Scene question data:
— start —

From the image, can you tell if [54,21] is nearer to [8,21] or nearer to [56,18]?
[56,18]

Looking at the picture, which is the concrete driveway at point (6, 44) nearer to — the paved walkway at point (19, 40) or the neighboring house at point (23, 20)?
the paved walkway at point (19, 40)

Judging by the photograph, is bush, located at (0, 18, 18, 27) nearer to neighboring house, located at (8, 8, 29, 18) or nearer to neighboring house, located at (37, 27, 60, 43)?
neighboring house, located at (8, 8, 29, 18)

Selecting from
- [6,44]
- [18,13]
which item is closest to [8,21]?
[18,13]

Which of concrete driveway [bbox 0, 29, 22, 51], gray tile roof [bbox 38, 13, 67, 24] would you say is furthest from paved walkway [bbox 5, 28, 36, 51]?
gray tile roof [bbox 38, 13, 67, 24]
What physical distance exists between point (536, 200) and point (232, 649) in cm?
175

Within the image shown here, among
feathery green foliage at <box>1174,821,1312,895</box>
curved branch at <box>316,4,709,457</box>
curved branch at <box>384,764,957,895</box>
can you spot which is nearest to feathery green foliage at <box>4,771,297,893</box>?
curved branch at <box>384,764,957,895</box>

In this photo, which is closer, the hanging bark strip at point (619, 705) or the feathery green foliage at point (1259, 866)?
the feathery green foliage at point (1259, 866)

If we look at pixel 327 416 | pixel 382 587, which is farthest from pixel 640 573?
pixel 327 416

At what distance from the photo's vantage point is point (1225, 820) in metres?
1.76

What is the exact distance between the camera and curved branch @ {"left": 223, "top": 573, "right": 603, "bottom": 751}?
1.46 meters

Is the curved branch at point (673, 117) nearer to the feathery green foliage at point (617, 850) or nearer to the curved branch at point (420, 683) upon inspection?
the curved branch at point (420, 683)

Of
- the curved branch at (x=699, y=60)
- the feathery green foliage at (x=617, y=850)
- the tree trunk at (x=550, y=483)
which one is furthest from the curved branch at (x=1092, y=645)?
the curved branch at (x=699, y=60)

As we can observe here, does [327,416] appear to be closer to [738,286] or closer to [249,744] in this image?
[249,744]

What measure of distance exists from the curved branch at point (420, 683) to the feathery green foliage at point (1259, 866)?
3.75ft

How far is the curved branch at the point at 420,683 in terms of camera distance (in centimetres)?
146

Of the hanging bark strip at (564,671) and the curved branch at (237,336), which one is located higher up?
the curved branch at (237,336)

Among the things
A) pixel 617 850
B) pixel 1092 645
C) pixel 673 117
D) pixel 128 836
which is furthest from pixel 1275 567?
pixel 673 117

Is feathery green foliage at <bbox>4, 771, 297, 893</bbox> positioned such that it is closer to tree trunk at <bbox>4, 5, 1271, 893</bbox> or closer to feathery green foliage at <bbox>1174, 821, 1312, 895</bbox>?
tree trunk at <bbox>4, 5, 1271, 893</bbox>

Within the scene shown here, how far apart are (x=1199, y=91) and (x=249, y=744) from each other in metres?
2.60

— end —

• _Given problem_:
Transcribe the data verbatim, from the line containing "Among the things" through the end of the data.

• _Solution to this task_:
Among the things
A) pixel 617 850
B) pixel 1092 645
C) pixel 673 117
D) pixel 128 836
which is furthest from pixel 1275 567?
pixel 673 117

Is feathery green foliage at <bbox>4, 771, 297, 893</bbox> positioned such that it is closer to tree trunk at <bbox>4, 5, 1271, 893</bbox> or closer to feathery green foliage at <bbox>1174, 821, 1312, 895</bbox>?
tree trunk at <bbox>4, 5, 1271, 893</bbox>

Within the scene shown here, how far apart are (x=1199, y=91) and (x=249, y=744) from each other in metres?
2.60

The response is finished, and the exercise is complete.